Bundesgesundheitsminister Hermann Gröhe hat auf dem 8. Nationalen IT-Gipfel die Bedeutung der Informationstechnologie für das Gesundheitswesen betont. Telemedizin und Telematik seien für die medizinische Versorgung einer weiter alternden Gesellschaft ebenso entscheidend wie für die Verbesserung der Arbeitsbedingungen im Gesundheitswesen.

Bundesgesundheitsminister Hermann Gröhe erklärte dazu: „IT im Gesundheitswesen entwickelt sich zu einem der stärksten Treiber für Innovationen in der Versorgung. Informationstechnologien haben dazu beigetragen, dass sich die Gesundheitsbranche zu einer Wachstumsbranche auf Expansionskurs mit mehr als 5 Millionen Arbeitsplätzen entwickelt hat.“

Schon heute könnten Menschen mit chronischen Erkrankungen oder nach einem Schlaganfall durch Telemedizin-Anwendungen besser medizinisch begleitet werden. Und die Telemedizin könne auch dabei helfen, dass ältere und chronisch kranke Menschen länger selbstbestimmt in den eigenen vier Wänden leben könnten. Sie könne dazu beitragen, dass die Expertise von Spezialisten, etwa aus Universitätskliniken, für die Behandlung von Patienten in kleineren Krankenhäusern der Grund- und Regelversorgung im ländlichen Raum genutzt werden kann.

„Wir müssen die Möglichkeiten der Informationstechnologie für eine hochwertige Gesundheitsversorgung der Patienten noch stärker nutzen.
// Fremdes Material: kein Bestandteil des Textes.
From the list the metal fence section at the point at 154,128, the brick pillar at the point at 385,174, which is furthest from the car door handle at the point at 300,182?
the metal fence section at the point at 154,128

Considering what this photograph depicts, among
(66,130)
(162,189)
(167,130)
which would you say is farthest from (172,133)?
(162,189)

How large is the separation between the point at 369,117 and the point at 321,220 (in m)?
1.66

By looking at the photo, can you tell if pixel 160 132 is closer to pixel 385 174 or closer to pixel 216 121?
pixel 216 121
Deshalb arbeiten wir an einem eHealth-Gesetz“, so Gröhe weiter.

Das geplante eHealth-Gesetz solle Anreize für die Einführung medizinischer Anwendungen setzen. Dazu gehöre die elektronische Bereitstellung von Notfalldaten, die Einführung eines Medikationsplans und die Verbesserung des Informationsaustausches zwischen den mehr als 200 verschiedenen IT-Systemen im Gesundheitswesen.

In der Digitalen Agenda sei zudem der Ausbau der vom Bundesministerium für Gesundheit gegründeten eHealth-Initiative vereinbart worden. Sie werde von den Spitzenorganisationen der Selbstverwaltung und den für den Einsatz von Informationstechnologien im Gesundheitswesen maßgeblichen Unternehmensverbänden getragen.

Die eHealth-Initiative habe sich zum Ziel gesetzt, dass sinnvolle Anwendungen schneller ihren Weg in die Praxen und Krankenhäuser finden könnten. Sie bündele die Kompetenzen für eHealth und sei zentraler Ansprechpartner für alle Gesundheitsthemen im IT-Gipfelprozess.